Guide: Budget 2014 fatbikes


They may not be the most useful bikes, especially given the huge amount of alternative mountain bicycles, but they’re so, so fun. Even if you can choose a mountain bike for virtually any type of terrain, the fatbike’s big wheels can get you anywhere, and in a way that will make some heads turn after you.

Of course, pricing isn’t exactly its strong point, a quality fatbike setting you back a considerable amount. For instance, Nicolai’s Argon Fat frame has a price of 1.350 euros, to which you must add the rest of components you’ll have to mount on it. Also, big manufacturers like Trek or Specialized have such bicycles in their ranges, with the according price of a famous brand, so we looked around the web to scout for some more down-to-earth prices. And we found them, but (there’s always a “but”, isn’t there?) the low price is something mostly North-Americans can enjoy. Furthermore, specifications aren’t exactly cream of the crop. So, let’s see what you can buy without breaking the bank.

Mongoose Beast – 200$

By far the most affordable fatbike out there, Mongoose’s Beast offers a steel frame of questionable quality, singlespeed drivetrain, and 21 kilograms (46.2 lbs) of bike. And the questions comes up not only due to its asphalt orientation rather than an off-road one, but also due to the fact that you can buy it only by visiting Walmart.

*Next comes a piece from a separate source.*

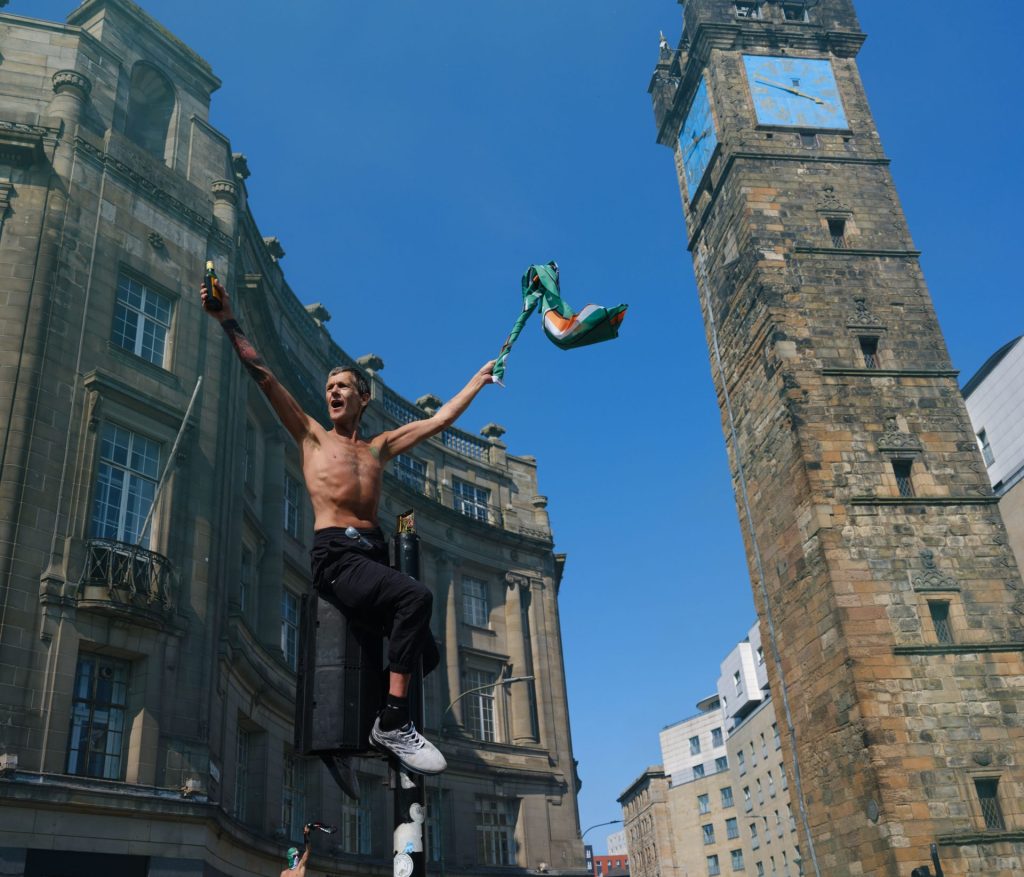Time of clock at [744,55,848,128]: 3:48
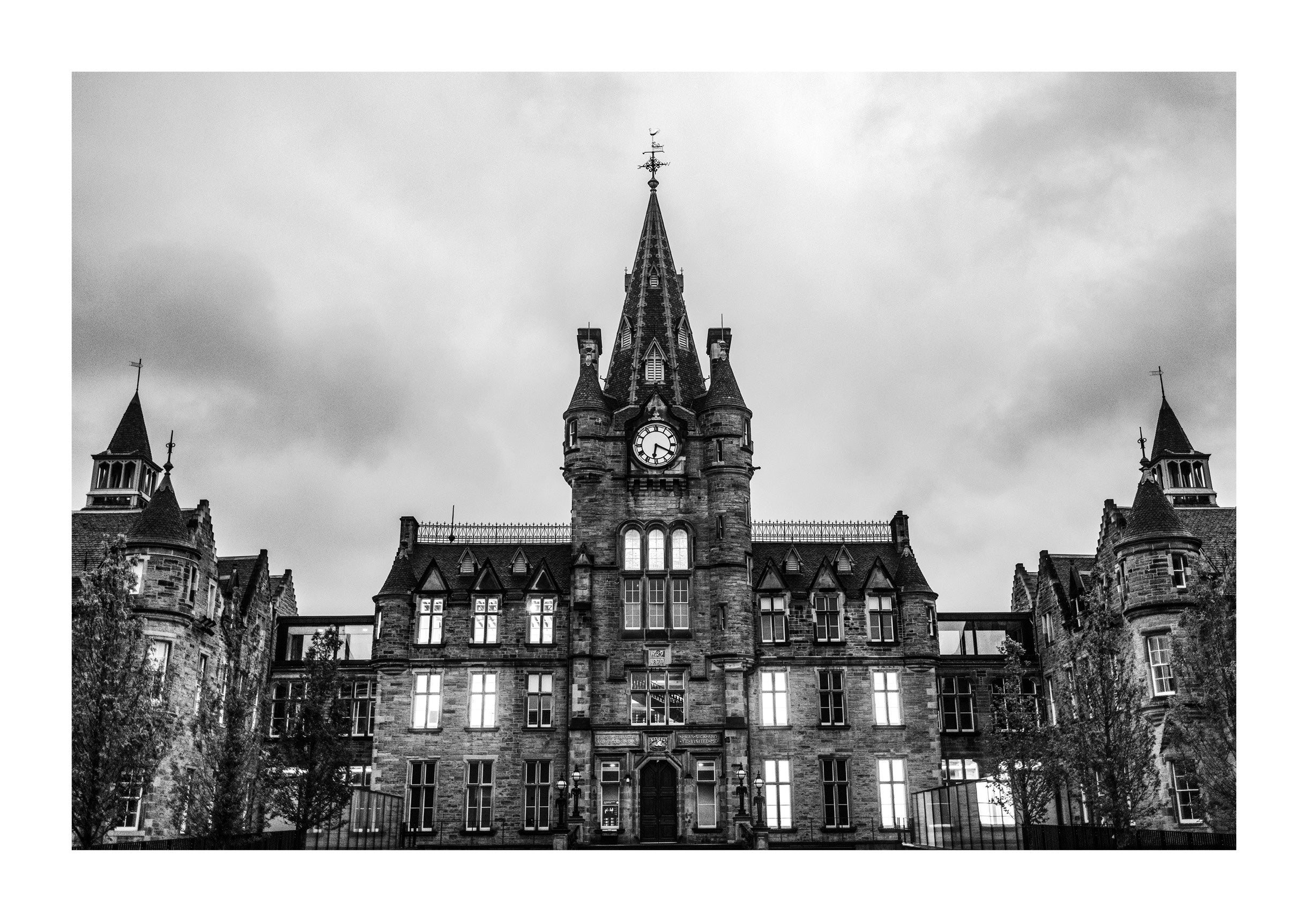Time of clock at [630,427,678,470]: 6:19
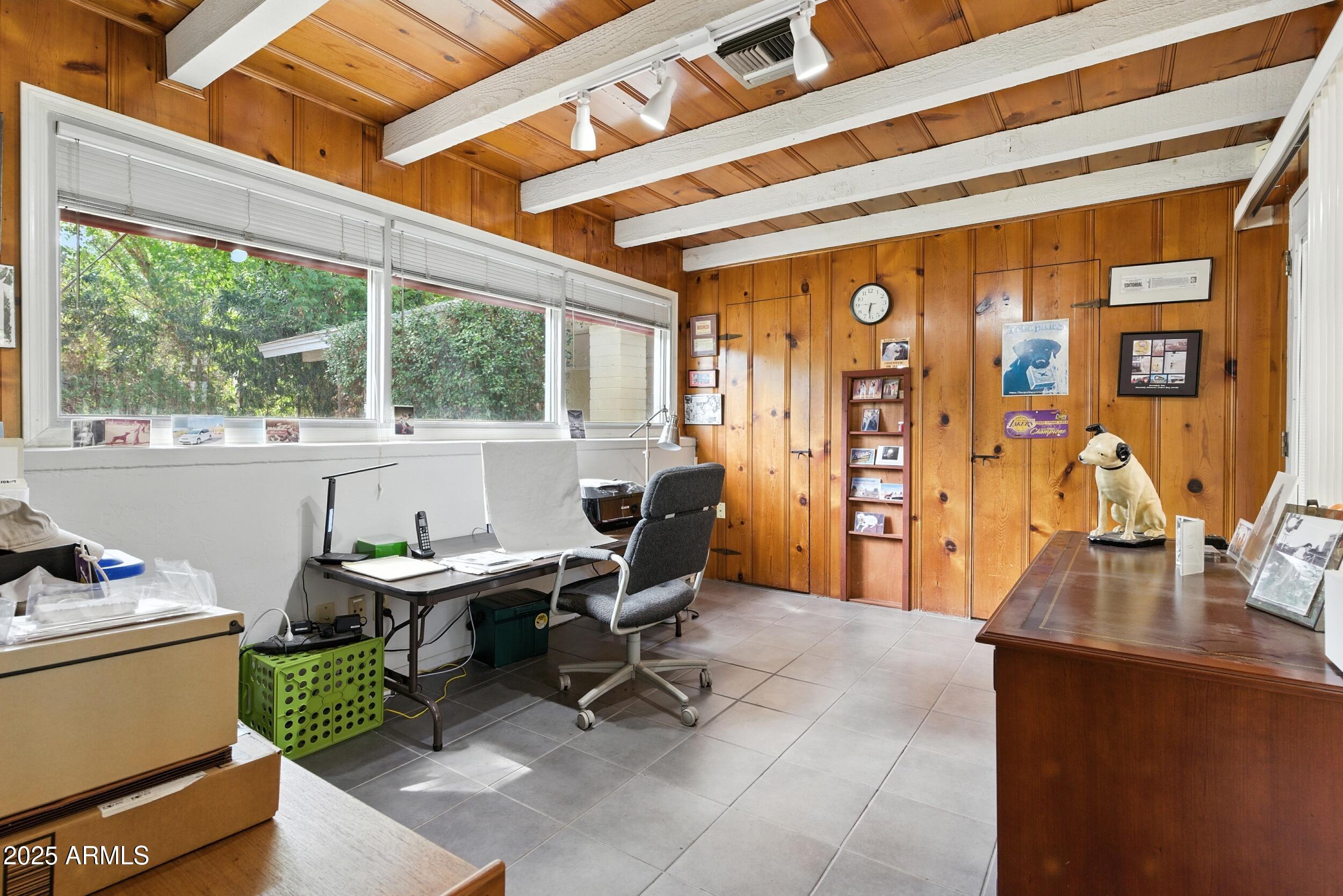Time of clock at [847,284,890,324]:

Motobecane Fantom FB4 Pro – 695.95$

A bit closer to the concept of a true fatbike is the Fantom, with off-road tires, 3×9 drivetrain, and Tektro hydraulic disc brakes. The aluminum frame allows it to reach an 18 kilogram (39.6 lbs) weight, and you can purchase it from


On One Fatty Rolling Chassis – 725$

For 30$ more than Motobecane Fantom’s price you can buy the On One fatbike kit, which includes an aluminum fork and frame. But you’ll still have to buy the rest of the parts.


Framed Minnesota 1.0 – 799$

A budget of about 800$ will get you Framed Bikes’s Minnesota, a decently-specified fatbike with a 9-speed cassette, mechanical Avid BB5 brakes, and SRAM X5 shifters and derailleurs.


Break out another 100$, and you’ll get your hands the Minnesota 2.0, that has a double crankset, and SRAM X7 and X5 components. Also the weight figure drops down to 16 kilograms (35.2 lbs).


The models presented here were the cheapest fatbikes available for this moment, and we consider Framed’s Minnesota to be the best compromise between low price and quality specifications. However, you’ll have to add to your invoice the shipment if you live outside the US.

But, if you’re really looking to buy an expensive bike, we’d recommend the million dollar fatbike, gold-plated and diamond encrusted!